▶ [Texte fourni]

▶

Le Taser retiré des mains des policiers municipaux

Rue89. 2 septembre 2009 par Chloé Leprince

Le Conseil d'Etat a annulé le décret qui avait permis à onze villes d'équiper leur police avec le pistolet à impulsion électrique.

Le Conseil d'Etat a annulé ce mercredi le décret du 22 septembre 2008, qui autorisait l'équipement de policiers municipaux avec des pistolets de type Taser. Cette victoire pour l'association Raidh, à l'initiative de la requête, est un début de camouflet pour le gouvernement.

C'est l'ancienne ministre de l'Intérieur, Michèle Alliot-Marie, qui avait fait le pressing pour que la loi permette de doter les 17 000 policiers municipaux de France de cette arme à impulsion électrique capable d'envoyer une décharge de 50 000 volts. A l'époque, une dizaine de villes s'étaient portées candidates.

Près d'un an plus tard, le Conseil d'Etat a rendu sa décision après avoir vérifié le nombre exact de municipalités réellement équipées sur le territoire.

◀

▶ [Extraits de données]
▶

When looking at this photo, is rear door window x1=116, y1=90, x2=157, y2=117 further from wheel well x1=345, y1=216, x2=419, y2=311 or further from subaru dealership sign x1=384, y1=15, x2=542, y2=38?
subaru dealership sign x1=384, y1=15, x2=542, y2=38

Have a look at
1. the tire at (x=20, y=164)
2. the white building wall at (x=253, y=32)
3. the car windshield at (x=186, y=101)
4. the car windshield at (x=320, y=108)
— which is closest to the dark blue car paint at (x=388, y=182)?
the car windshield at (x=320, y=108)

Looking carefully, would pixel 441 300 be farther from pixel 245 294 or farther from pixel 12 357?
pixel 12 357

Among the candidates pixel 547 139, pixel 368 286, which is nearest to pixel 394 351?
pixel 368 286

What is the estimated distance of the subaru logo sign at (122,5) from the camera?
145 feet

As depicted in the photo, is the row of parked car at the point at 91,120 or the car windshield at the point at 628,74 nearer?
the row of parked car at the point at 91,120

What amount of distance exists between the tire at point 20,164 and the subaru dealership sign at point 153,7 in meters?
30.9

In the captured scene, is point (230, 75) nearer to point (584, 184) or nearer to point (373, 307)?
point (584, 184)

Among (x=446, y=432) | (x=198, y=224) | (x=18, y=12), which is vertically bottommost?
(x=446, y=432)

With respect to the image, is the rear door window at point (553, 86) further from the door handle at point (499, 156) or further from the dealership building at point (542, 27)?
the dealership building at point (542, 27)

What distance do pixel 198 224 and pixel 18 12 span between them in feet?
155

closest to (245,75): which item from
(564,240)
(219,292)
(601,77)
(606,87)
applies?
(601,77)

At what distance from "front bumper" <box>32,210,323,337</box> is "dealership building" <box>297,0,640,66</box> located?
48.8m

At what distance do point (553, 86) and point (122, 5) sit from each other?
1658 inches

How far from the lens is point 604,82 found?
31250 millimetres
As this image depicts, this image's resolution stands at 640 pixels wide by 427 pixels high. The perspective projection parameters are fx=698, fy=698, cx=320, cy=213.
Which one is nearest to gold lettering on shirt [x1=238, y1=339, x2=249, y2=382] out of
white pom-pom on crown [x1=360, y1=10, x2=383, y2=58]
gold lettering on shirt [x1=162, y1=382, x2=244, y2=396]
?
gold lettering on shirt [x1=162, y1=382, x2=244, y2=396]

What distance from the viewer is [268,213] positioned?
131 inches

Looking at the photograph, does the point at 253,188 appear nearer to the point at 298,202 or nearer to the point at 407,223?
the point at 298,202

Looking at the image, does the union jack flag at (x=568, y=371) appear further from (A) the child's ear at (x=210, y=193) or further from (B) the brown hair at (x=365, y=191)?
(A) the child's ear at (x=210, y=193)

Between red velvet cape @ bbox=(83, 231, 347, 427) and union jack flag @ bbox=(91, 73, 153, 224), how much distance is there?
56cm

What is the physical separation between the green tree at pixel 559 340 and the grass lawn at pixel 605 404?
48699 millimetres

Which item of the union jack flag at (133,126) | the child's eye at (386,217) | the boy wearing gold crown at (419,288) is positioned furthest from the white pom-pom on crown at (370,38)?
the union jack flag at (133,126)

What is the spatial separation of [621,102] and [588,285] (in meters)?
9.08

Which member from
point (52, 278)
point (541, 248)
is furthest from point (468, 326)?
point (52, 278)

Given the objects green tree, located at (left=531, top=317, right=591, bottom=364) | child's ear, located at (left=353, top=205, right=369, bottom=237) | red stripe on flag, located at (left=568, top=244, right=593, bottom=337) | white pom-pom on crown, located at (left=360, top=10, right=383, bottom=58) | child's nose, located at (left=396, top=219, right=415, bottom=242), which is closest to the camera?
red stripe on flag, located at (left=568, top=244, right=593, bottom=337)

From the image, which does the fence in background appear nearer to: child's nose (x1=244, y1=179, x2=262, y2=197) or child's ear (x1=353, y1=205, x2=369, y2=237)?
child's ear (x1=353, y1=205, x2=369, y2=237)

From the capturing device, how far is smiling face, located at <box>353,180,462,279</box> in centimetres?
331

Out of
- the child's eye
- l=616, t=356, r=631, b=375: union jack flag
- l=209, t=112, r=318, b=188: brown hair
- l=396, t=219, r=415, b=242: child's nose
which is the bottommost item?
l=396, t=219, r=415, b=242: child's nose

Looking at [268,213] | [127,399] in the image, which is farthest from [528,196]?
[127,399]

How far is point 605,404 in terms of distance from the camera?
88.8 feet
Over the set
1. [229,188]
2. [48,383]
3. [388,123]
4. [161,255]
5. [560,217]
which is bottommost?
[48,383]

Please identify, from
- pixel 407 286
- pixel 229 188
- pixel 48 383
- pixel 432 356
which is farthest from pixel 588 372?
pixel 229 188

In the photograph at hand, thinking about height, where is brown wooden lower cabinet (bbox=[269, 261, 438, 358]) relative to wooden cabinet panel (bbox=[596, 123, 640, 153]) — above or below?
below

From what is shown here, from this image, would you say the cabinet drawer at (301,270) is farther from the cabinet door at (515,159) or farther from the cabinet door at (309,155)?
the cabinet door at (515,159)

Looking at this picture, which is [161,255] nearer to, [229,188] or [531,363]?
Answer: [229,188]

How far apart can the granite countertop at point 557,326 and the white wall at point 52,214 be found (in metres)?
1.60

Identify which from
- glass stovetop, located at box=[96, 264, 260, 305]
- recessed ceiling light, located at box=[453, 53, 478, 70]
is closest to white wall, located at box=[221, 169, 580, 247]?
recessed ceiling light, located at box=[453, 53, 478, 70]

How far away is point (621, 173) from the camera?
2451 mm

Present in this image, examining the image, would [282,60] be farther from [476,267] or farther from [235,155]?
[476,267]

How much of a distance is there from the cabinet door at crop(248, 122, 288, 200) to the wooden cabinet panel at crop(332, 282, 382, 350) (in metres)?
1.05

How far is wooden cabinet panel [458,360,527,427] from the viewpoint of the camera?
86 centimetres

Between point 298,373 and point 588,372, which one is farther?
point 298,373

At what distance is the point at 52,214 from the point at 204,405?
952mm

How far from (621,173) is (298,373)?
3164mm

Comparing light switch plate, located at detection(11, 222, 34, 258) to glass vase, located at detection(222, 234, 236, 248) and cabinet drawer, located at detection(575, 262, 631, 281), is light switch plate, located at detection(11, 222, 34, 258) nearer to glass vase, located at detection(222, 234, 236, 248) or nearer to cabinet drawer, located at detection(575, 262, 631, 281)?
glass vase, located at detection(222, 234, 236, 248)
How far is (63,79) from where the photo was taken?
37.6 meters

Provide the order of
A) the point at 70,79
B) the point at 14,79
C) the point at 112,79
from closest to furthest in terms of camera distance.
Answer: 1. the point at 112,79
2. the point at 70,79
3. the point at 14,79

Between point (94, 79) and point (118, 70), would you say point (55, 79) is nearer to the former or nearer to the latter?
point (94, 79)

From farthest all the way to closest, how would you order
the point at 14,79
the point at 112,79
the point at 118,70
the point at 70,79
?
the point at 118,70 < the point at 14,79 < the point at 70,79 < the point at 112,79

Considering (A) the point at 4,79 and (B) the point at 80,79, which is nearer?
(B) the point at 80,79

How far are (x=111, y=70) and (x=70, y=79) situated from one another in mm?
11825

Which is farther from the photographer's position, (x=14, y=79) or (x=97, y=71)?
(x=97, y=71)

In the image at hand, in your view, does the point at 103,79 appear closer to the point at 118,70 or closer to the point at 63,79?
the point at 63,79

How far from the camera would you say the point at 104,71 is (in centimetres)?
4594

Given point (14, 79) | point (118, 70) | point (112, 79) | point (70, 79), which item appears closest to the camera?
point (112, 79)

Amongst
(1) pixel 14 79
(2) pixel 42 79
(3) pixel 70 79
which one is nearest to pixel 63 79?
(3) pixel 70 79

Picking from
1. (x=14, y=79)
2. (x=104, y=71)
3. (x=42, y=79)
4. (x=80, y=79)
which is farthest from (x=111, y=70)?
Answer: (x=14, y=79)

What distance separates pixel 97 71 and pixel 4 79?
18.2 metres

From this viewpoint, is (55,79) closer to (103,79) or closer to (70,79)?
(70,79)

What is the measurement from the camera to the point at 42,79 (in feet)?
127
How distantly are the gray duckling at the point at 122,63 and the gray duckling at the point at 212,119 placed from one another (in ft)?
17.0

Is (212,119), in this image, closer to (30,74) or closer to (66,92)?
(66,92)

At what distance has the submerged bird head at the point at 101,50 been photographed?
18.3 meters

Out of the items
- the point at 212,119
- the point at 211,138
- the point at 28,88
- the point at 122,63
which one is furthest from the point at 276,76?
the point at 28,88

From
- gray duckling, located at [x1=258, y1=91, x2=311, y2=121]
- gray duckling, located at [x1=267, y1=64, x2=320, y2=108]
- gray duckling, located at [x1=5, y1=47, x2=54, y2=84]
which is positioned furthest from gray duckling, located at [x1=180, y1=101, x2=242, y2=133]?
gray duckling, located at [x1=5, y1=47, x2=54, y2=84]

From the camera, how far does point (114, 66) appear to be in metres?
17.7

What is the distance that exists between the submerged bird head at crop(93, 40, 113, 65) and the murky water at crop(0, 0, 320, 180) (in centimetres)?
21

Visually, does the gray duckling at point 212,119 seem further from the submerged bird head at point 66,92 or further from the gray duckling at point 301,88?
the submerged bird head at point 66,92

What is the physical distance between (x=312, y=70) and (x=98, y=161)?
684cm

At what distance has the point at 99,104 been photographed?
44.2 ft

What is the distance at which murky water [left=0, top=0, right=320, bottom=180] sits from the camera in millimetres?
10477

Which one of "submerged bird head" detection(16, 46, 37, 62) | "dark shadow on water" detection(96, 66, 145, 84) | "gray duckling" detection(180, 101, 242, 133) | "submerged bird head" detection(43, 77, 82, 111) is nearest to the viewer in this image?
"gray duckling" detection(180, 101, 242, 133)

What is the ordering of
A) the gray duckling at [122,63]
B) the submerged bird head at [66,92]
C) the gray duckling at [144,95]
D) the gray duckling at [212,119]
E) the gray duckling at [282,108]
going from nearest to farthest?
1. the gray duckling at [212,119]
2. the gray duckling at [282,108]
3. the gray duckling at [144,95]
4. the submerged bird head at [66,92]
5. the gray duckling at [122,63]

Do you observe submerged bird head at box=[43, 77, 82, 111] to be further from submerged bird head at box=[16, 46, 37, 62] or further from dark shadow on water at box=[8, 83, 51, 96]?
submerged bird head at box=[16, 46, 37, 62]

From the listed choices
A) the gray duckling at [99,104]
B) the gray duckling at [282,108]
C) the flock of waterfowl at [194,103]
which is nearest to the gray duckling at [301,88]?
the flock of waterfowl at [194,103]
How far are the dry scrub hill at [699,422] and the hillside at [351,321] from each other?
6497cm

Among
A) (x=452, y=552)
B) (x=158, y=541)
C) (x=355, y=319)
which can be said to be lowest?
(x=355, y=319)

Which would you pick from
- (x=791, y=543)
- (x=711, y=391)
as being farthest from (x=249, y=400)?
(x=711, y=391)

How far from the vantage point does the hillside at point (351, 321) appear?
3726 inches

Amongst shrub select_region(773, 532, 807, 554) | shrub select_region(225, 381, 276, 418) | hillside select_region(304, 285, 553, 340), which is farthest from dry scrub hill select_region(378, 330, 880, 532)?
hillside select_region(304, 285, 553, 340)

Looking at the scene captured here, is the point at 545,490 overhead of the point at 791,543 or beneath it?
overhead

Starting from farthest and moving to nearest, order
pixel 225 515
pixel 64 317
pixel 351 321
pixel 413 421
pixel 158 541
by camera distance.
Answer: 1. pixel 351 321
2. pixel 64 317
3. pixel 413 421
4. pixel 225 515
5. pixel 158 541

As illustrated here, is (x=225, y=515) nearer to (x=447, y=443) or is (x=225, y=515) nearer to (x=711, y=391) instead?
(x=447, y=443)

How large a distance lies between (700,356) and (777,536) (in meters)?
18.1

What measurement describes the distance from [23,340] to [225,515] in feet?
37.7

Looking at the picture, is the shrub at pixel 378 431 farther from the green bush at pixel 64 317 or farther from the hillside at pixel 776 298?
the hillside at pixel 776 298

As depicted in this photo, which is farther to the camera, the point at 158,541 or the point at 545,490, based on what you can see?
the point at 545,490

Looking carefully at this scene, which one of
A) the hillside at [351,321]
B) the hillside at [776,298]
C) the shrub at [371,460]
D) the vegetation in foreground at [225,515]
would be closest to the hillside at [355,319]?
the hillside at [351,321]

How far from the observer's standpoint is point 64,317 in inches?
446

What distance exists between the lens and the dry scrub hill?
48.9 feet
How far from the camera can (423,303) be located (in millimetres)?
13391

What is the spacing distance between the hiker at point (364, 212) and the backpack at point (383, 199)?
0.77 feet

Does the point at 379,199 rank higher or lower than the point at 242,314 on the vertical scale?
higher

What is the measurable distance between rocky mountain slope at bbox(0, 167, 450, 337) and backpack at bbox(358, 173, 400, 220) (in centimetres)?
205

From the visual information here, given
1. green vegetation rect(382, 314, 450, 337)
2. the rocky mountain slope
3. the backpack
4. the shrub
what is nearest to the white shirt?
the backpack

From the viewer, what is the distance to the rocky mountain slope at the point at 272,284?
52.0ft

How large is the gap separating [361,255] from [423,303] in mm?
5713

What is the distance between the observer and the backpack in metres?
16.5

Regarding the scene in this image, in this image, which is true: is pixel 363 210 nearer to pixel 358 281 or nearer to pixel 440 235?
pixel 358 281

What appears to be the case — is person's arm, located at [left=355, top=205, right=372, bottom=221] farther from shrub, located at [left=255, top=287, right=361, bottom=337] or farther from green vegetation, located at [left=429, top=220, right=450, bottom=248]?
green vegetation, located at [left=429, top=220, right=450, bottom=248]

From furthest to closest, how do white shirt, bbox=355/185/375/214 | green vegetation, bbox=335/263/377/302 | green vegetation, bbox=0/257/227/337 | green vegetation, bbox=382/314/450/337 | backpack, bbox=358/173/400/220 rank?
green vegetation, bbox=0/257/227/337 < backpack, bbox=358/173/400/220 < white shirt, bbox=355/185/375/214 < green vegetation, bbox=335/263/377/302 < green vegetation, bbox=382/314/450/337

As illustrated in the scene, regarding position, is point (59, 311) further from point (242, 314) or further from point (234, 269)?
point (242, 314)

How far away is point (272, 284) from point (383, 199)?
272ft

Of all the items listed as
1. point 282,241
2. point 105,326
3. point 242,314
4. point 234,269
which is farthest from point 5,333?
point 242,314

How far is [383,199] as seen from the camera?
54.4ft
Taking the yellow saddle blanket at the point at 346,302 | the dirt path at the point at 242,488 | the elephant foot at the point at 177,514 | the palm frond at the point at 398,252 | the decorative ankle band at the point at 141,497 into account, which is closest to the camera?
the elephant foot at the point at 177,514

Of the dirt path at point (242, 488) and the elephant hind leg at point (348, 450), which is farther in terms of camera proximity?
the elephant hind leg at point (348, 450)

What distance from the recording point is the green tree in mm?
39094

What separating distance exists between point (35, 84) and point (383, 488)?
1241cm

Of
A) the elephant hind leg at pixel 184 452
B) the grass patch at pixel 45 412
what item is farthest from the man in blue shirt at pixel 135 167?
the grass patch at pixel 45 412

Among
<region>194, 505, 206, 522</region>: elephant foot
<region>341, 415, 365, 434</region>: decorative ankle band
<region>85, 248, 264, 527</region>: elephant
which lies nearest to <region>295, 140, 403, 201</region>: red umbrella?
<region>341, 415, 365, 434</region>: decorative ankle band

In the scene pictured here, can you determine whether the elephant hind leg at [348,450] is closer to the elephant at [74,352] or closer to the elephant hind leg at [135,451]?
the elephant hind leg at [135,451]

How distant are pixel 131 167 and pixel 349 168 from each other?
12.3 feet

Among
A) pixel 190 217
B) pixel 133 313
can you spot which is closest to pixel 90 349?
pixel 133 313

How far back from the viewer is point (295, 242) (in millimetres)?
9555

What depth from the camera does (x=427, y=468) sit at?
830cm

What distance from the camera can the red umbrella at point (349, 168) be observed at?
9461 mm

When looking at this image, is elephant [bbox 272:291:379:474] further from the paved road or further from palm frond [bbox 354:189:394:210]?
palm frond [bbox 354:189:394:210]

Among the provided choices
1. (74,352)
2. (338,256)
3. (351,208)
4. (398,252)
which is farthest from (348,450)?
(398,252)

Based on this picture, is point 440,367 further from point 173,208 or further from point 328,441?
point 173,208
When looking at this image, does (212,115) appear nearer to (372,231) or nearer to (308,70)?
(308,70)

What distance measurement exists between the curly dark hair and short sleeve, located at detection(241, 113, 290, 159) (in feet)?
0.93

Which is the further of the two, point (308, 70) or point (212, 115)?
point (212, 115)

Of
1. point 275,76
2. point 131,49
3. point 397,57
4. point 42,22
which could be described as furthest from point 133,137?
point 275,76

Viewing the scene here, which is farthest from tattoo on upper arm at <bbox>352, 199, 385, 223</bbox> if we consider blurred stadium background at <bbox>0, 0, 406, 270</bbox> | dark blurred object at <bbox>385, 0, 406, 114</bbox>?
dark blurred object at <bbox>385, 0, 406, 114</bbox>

◀

▶ [Consigne]
Recopiez sans rien changer le passage de l'article sur le Taser qui s'ouvre sur les mots contenant "Le Conseil d'Etat a annulé le" et se clôt sur "pour le gouvernement.". La liste n'est d'aucune utilité pour cet exercice.

▶ [Réponse attendue]
Le Conseil d'Etat a annulé le décret qui avait permis à onze villes d'équiper leur police avec le pistolet à impulsion électrique.

Le Conseil d'Etat a annulé ce mercredi le décret du 22 septembre 2008, qui autorisait l'équipement de policiers municipaux avec des pistolets de type Taser. Cette victoire pour l'association Raidh, à l'initiative de la requête, est un début de camouflet pour le gouvernement.